[Start of Dataset content]
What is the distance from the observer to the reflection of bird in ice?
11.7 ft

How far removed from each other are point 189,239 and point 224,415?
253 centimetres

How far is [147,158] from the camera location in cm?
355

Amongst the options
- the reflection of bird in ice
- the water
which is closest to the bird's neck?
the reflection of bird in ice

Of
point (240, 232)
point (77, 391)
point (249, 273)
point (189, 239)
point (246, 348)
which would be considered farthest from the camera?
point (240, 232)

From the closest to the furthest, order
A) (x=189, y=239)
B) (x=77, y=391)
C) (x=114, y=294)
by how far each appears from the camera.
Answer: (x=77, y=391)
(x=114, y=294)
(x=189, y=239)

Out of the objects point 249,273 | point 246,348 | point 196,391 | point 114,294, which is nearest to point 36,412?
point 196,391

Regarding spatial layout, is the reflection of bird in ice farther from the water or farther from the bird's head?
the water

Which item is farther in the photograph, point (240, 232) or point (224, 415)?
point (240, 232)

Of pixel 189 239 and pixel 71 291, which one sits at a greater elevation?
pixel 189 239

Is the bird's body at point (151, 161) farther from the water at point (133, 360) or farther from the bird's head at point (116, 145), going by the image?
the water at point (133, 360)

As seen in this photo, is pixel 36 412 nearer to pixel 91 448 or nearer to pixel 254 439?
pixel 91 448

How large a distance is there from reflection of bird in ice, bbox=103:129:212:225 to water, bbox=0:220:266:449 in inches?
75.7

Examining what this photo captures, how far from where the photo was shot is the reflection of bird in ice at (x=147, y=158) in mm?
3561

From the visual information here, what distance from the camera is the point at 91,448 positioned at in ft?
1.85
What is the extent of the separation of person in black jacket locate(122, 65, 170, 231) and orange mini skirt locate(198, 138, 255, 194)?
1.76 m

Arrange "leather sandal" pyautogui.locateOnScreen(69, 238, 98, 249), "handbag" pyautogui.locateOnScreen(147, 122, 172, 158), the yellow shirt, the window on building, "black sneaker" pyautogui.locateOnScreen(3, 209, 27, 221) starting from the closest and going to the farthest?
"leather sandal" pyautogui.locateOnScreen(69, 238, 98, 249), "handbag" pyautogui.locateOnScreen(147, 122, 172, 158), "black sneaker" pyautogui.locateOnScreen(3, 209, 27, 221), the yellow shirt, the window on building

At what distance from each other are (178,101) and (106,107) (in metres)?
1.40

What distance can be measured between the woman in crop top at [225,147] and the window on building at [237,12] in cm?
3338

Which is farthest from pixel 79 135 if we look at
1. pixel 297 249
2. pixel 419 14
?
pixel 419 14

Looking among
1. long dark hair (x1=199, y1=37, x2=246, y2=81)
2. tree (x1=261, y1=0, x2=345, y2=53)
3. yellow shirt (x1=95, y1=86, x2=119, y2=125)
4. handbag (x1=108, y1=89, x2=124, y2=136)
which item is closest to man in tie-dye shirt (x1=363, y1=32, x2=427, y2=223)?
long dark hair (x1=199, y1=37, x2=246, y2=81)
[End of Dataset content]
• Written problem
Reproduce every row above word for word, from the first to the last, changing nothing.

• Solution
What is the distance from the observer to the reflection of bird in ice?
11.7 ft

How far removed from each other are point 189,239 and point 224,415?
253 centimetres

How far is [147,158] from the camera location in cm?
355

Amongst the options
- the reflection of bird in ice
- the water
which is closest to the bird's neck?
the reflection of bird in ice

Of
point (240, 232)
point (77, 391)
point (249, 273)
point (189, 239)
point (246, 348)
which would be considered farthest from the camera?
point (240, 232)

From the closest to the furthest, order
A) (x=189, y=239)
B) (x=77, y=391)
C) (x=114, y=294)
by how far each appears from the camera.
Answer: (x=77, y=391)
(x=114, y=294)
(x=189, y=239)

Out of the objects point 249,273 | point 246,348 | point 196,391 | point 114,294, which is nearest to point 36,412?
point 196,391

Regarding spatial layout, is the reflection of bird in ice farther from the water or farther from the bird's head?
the water

Which item is farther in the photograph, point (240, 232) or point (224, 415)?
point (240, 232)

Of pixel 189 239 and pixel 71 291, which one sits at a greater elevation?
pixel 189 239

Is the bird's body at point (151, 161) farther from the water at point (133, 360) or farther from the bird's head at point (116, 145), going by the image?
the water at point (133, 360)

As seen in this photo, is pixel 36 412 nearer to pixel 91 448 or nearer to pixel 254 439?
pixel 91 448

How large a distance is there from reflection of bird in ice, bbox=103:129:212:225 to water, bbox=0:220:266:449 in inches?
75.7

Examining what this photo captures, how far from where the photo was shot is the reflection of bird in ice at (x=147, y=158) in mm?
3561

From the visual information here, what distance from the camera is the point at 91,448 positioned at in ft?
1.85
What is the extent of the separation of person in black jacket locate(122, 65, 170, 231) and orange mini skirt locate(198, 138, 255, 194)?
1.76 m

Arrange "leather sandal" pyautogui.locateOnScreen(69, 238, 98, 249), "handbag" pyautogui.locateOnScreen(147, 122, 172, 158), the yellow shirt, the window on building, "black sneaker" pyautogui.locateOnScreen(3, 209, 27, 221) starting from the closest and going to the farthest?
"leather sandal" pyautogui.locateOnScreen(69, 238, 98, 249), "handbag" pyautogui.locateOnScreen(147, 122, 172, 158), "black sneaker" pyautogui.locateOnScreen(3, 209, 27, 221), the yellow shirt, the window on building

At what distance from each other are (178,101) and (106,107) (in metres)?
1.40

What distance can be measured between the woman in crop top at [225,147] and the window on building at [237,12] in cm?
3338

Which is farthest from pixel 79 135 if we look at
1. pixel 297 249
2. pixel 419 14
?
pixel 419 14

Looking among
1. long dark hair (x1=199, y1=37, x2=246, y2=81)
2. tree (x1=261, y1=0, x2=345, y2=53)
3. yellow shirt (x1=95, y1=86, x2=119, y2=125)
4. handbag (x1=108, y1=89, x2=124, y2=136)
which item is closest to man in tie-dye shirt (x1=363, y1=32, x2=427, y2=223)?
long dark hair (x1=199, y1=37, x2=246, y2=81)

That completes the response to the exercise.